Once engineers confirmed that NAT egress saturation was the bottleneck, they first detached the Gateway service from incoming traffic to prevent further failures. They then replaced the overloaded NAT Gateway with a higher-capacity unit and started a minimal set of fresh Gateway instances behind the new network layer. After each instance passed its health checks, traffic was gradually reintroduced. Full functionality returned two hours and twenty-two minutes after the initial failure.

Preventive Measures

The NAT Gateway is now part of an autoscaling group so network capacity can expand automatically with demand.

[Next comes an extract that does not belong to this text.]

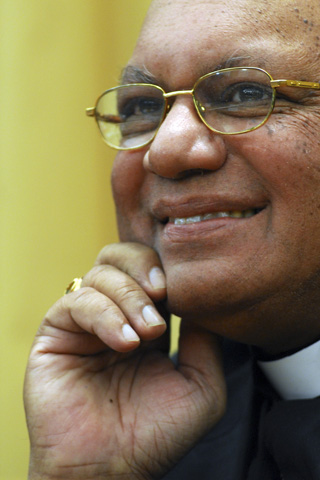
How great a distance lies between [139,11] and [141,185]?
1.57 m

New monitoring thresholds generate alerts whenever NAT egress approaches saturation, giving operators early warning before user impact occurs. In addition, the baseline number of Gateway instances has been increased to provide greater headroom during sudden traffic spikes.

We apologise for the disruption and remain committed to strengthening our infrastructure to prevent similar incidents in the future.